1. ## Open Sets

I worked this out myself and I was wondering if somebody could help me and see if I have made any mistakes. It's a bit of a tautology since an open disc is called an open disc but I wanted to prove this from my definition

Definition: $E \subseteq \mathbb{C}$ is open $\iff$

1. E is empty or
2. $\forall a \in E, \exists r > 0$ such that $D(a,r) \subseteq E$

where $D(a,r) = \{ z \in \mathbb{C}: |z-a| < r \}$ (open disc).

So let's prove that D(a,r) itself is open!

We want to prove the statement

$\forall b \in D(a,r), \exists s > 0$ such that $D(b,s) \subseteq D(a,r)$

Proof:

Let $b \in D(a,r)$. Then $|b-a| < r$.
Choose $s = r - |b-a| > 0$ since $|b-a| < r$.

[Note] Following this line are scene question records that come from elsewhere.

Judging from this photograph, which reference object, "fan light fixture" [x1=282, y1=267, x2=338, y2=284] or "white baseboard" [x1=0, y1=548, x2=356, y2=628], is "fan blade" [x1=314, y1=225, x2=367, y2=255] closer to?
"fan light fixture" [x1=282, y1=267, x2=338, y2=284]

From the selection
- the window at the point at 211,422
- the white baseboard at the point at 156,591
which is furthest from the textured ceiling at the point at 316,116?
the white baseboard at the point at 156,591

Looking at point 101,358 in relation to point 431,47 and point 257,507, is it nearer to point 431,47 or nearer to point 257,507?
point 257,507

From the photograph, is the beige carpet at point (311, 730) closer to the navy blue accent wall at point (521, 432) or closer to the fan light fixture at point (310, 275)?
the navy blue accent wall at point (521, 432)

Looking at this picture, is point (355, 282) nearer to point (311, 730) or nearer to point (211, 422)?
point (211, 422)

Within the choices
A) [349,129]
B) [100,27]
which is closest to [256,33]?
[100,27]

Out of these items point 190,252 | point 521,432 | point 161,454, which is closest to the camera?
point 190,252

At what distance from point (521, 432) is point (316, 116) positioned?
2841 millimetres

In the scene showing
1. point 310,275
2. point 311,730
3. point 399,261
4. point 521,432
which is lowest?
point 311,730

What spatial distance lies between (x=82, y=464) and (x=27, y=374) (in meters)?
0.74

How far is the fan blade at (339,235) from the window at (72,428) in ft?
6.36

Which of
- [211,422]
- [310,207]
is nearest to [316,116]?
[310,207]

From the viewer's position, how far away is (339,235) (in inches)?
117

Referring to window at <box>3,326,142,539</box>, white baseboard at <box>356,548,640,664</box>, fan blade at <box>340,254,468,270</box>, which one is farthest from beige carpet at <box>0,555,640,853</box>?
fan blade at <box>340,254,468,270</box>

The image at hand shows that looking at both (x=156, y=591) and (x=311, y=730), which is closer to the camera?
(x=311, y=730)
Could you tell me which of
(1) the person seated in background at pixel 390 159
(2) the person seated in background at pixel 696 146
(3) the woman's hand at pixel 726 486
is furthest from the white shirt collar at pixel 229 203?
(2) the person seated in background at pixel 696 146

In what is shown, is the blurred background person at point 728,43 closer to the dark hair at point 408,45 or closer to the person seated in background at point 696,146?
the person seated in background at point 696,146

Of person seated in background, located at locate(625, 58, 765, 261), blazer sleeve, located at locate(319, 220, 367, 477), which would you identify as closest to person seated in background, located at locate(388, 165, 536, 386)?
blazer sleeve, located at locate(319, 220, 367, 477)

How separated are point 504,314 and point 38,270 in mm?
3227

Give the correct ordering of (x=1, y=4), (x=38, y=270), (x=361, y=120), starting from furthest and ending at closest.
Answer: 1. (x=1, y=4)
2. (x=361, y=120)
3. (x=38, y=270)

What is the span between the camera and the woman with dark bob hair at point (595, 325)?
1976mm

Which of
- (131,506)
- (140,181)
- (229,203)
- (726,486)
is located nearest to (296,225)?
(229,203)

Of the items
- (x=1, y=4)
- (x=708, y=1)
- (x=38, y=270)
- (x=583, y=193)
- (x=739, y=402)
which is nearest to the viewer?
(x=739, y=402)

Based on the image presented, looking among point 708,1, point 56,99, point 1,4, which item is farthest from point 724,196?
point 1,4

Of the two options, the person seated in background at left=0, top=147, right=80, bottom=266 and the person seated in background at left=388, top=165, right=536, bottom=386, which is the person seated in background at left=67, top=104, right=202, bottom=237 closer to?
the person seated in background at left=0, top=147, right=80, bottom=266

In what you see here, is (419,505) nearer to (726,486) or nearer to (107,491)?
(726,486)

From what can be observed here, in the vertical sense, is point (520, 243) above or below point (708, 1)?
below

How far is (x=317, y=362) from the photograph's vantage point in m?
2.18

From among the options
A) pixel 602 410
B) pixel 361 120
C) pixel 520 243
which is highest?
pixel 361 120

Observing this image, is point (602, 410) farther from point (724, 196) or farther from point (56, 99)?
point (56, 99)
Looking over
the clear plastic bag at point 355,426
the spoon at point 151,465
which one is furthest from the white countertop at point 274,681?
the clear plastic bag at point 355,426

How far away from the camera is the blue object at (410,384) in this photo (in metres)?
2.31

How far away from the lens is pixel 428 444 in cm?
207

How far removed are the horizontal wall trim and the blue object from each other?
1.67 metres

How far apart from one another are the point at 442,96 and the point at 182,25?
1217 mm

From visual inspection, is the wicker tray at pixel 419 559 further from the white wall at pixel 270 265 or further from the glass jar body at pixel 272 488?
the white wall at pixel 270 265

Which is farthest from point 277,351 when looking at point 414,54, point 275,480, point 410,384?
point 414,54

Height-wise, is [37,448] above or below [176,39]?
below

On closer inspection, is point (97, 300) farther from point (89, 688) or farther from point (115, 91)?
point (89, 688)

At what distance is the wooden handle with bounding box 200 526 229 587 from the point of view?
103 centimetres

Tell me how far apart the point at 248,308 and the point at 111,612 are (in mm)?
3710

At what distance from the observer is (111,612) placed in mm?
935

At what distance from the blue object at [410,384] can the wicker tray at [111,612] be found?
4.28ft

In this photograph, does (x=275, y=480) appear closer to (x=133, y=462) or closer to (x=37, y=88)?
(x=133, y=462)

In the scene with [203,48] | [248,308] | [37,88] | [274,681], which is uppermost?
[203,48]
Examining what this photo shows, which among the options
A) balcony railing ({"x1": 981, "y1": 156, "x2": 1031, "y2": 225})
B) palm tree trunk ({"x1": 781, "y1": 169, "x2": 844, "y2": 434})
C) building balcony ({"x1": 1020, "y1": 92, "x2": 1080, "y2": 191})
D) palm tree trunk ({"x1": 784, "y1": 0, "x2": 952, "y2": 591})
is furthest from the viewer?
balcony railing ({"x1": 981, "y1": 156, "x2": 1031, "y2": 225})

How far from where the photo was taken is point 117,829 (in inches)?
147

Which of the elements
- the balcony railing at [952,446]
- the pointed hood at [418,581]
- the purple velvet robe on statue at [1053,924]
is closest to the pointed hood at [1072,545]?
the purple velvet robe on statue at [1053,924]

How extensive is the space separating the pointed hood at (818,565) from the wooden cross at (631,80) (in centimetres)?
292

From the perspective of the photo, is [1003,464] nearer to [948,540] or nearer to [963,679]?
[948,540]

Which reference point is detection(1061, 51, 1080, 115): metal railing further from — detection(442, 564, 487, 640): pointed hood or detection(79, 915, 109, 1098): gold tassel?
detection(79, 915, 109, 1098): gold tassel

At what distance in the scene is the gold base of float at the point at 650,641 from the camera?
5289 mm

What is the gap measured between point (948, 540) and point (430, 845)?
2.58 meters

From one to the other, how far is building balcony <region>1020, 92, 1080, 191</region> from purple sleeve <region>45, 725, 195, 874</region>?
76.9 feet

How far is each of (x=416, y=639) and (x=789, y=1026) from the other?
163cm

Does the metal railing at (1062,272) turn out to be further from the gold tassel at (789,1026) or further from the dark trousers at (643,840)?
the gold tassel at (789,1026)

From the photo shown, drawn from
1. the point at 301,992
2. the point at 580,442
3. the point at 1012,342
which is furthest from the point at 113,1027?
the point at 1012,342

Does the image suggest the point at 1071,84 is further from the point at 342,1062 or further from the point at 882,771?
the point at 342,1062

Let $z \in D(b,s)$. Then $|z-a| \le |z-b| + |b-a| < s + |b-a| = r - |b-a| + |b-a| = r$.
Hence $z \in D(a,r)$ and we conclude that $D(b,s) \subseteq D(a,r)$.

2. looks good to me

3. Originally Posted by slevvio
I worked this out myself and I was wondering if somebody could help me and see if I have made any mistakes. It's a bit of a tautology since an open disc is called an open disc but I wanted to prove this from my definition

Definition: $E \subseteq \mathbb{C}$ is open $\iff$

1. E is empty or
2. $\forall a \in E, \exists r > 0$ such that $D(a,r) \subseteq E$

where $D(a,r) = \{ z \in \mathbb{C}: |z-a| < r \}$ (open disc).

So let's prove that D(a,r) itself is open!

We want to prove the statement

$\forall b \in D(a,r), \exists s > 0$ such that $D(b,s) \subseteq D(a,r)$

Proof:

Let $b \in D(a,r)$. Then $|b-a| < r$.
Choose $s = r - |b-a| > 0$ since $|b-a| < r$.

Let $z \in D(b,s)$. Then $|z-a| \le |z-b| + |b-a| < s + |b-a| = r - |b-a| + |b-a| = r$.
Hence $z \in D(a,r)$ and we conclude that $D(b,s) \subseteq D(a,r)$.
The idea of your proof should be clear graphically. Draw a disc without its boundary, call it $D$ with center $d$ and radius $r$. Let $x\in D$ be arbitrary. Then, really all you're claiming is that the open disc with radius $r-\ell\left(\overline{dx}\right)$ is completely contained within $D$. But, this disc is merely tangent to the outer disc and since it doesn't include its boundary it follows that its contained entirely within $D$.

This was not meant to be rigorous, but a geometric reason why this is true.

P.S. Just because the adjective open is applied to open ball doesn't imply that it's open. Be careful of what you call a tautology.

4. But in a metric space, an open ball is an open set.
I don't understand why you're trying to prove a definition ?

5. Originally Posted by Moo
But in a metric space, an open ball is an open set.
I don't understand why you're trying to prove a definition ?
In my limited experience, it is often not taken that an open ball is an open set. You call an open set just any set such that for each point in the set there exists an open ball around it entirely contained in the set. Nothing in there made it neccessary that the open ball was open. But, as Slevvio showed it is not hard to prove that giving an open ball its name is justified.